Eyes are the gateway to the soul. This past weekend I attended a beautiful wedding. The couple did not have to say I love you to each other because I could see it in their eyes. Just by their eye contact I knew how much they cared for each other and that they were happy to be together.
Eye contact is a nonverbal form of communication that is of outmost importance when engaging in conversation whether on a date or in an interview. Pupils dilate when a person is aroused and studies have proven that people with dilated pupils are more attractive. As one of my coworkers mentioned, making eyes at someone across the room draws you to that person and gives you a glimpse of their magnetic personality. Eye contact is an essential part to a good date. If there is a lack of eye contact, then the date can go horribly bad.
My roommate, Erica, came home irritated the other night because Josh, a guy she has gone on a couple of dates with, looked at her in the eye only a hand full of times during their two hour date. Josh was facing the door and Erica was facing the back of the restaurant. Josh kept on looking past Erica at people going in and out of the door and at the people seated around him. He seemed distracted and inattentive to Erica. Erica asked him if there was something wrong. He said no, and shrugged his shoulders while looking down to cut into a piece of chicken. Erica knew from the lack of eye contact that there was not going to be another wasted evening with Josh. His lack of eye contact was unattractive, but also she knew his attention did not lye on her.
You don’t have to be an intuitive person to understand where your date’s or significant other’s attention is. All you have to do is follow their eyes. How do you act or what do you say when their eyes are focused on another person or the door? Do you imitate them and not give them the satisfaction of attentiveness? Through research, a.k.a. asking my friends, the conclusion is, make it into a joke. Laugh it off and that way you won’t come home irritated like Erica.

Friday, May 4, 2007

Googler beware

“Hey Esther, I don’t know if you remember me, but we met Saturday night. I hope this is your email, I googled you. Email me back if this is you and I would like to get together this week. – Todd”

The internet has changed the way we date, who we date, and how we research someone we are going on a date with. When I got the email from Todd I felt my personal life invaded, however I google guys that I meet to gain knowledge about them therefore I can not complain that I feel my personal life meddled in; although my personal life is known by all Jewish Advocate readers. To what extent has Google, Myspace and Facebook changed the way we date? Is the internet too invasive in our personal life?

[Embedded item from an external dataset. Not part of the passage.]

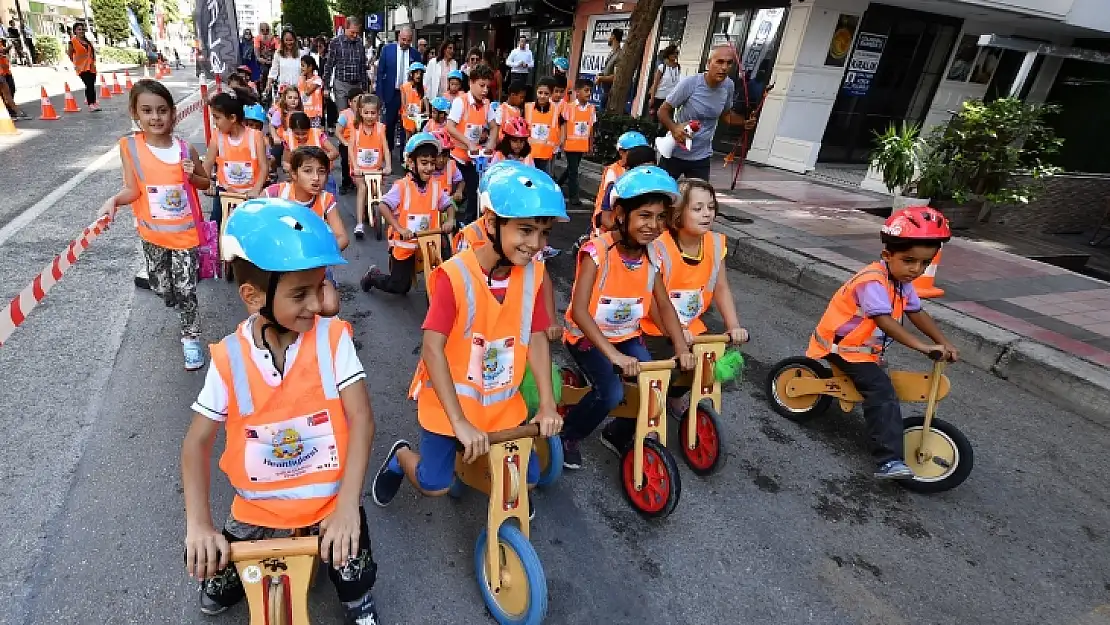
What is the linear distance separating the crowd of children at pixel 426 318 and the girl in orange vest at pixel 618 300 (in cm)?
1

Through searching google I have found people’s dissertations, college photos, resumes, and place of employment. I have not found anything too weird but I have heard stories of people finding disturbing photos and past employment.

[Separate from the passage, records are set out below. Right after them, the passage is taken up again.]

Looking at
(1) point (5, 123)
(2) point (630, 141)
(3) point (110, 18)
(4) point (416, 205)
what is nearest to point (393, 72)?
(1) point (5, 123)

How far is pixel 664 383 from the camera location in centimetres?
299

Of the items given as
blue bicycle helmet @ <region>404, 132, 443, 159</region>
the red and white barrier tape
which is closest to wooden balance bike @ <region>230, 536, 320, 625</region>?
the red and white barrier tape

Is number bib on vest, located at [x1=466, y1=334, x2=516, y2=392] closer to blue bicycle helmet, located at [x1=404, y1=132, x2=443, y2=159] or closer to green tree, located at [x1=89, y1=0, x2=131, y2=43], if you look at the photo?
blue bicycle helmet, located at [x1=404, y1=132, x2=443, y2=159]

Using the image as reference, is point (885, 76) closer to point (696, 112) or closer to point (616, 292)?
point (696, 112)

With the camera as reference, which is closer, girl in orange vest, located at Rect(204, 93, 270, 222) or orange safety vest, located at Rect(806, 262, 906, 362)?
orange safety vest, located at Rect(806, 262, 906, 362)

The internet can be as invasive as you make it. CNN.com had an article last week about googling a date which stated one should take the information gathered on google with a grain of salt and be ready to handle information that can be disturbing. A person can be very excited about a person they met but if they google them and find something that concerns them they have to be prepared how to process that new found information.

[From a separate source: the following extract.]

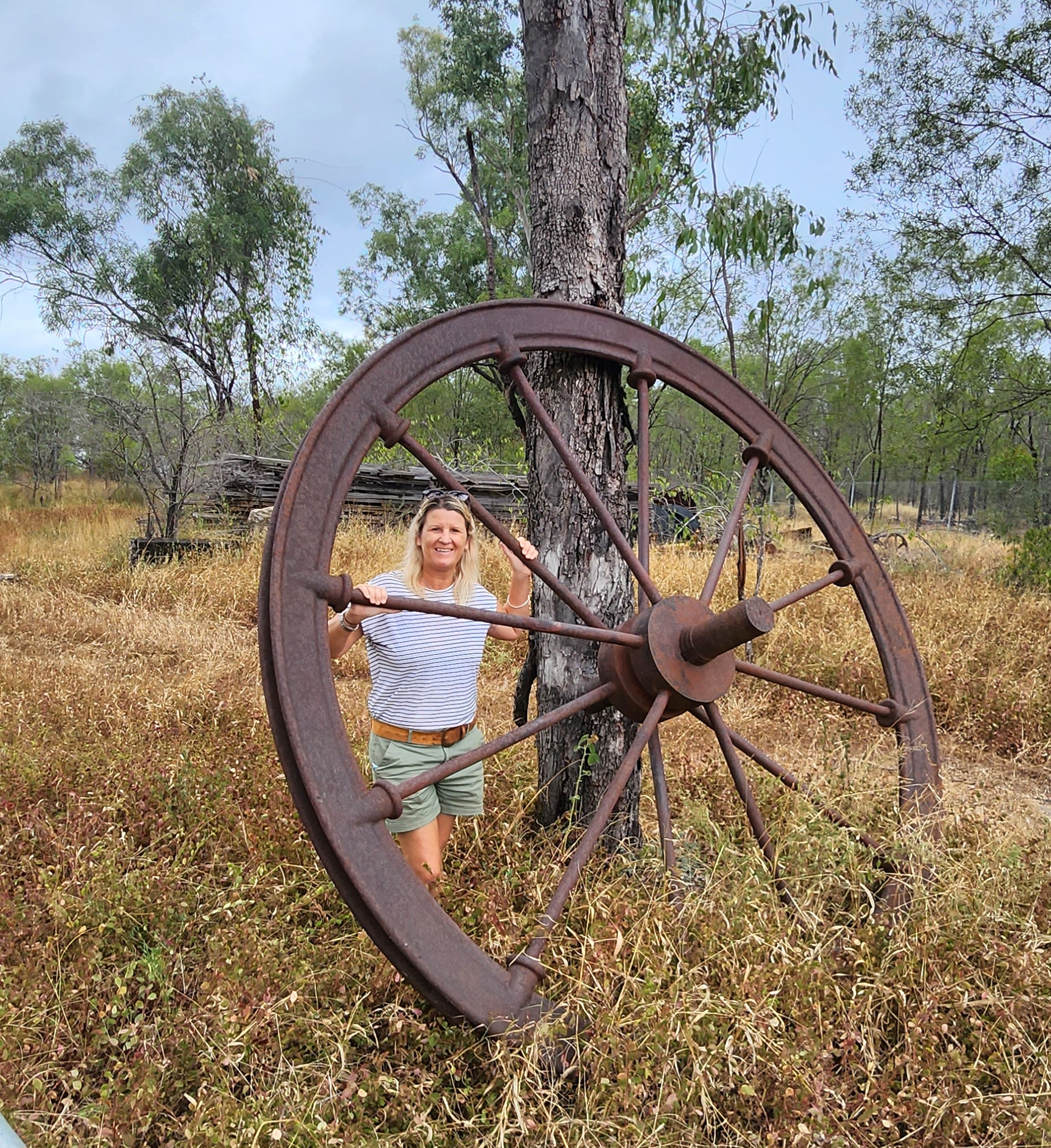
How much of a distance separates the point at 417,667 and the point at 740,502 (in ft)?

So I googled Todd and found that his place of employment is legit, his high school running times and a research grant he wrote for a biology class. However, there was a reason I did not give Todd my contact information. Even if I was not dating R, Todd was parve. Also, when finding someone on google that you met at an event or bar, do not tell them you googled them. It is a tad on the stocker side.
Has google diminished the “old fashion way” of gathering information? About five years ago people started researching each other through google instead of conversing with each other about their lives. I use google as a tool but not as an indicator of the person’s likes and dislikes, personality, or pass judgment on their google outcomes.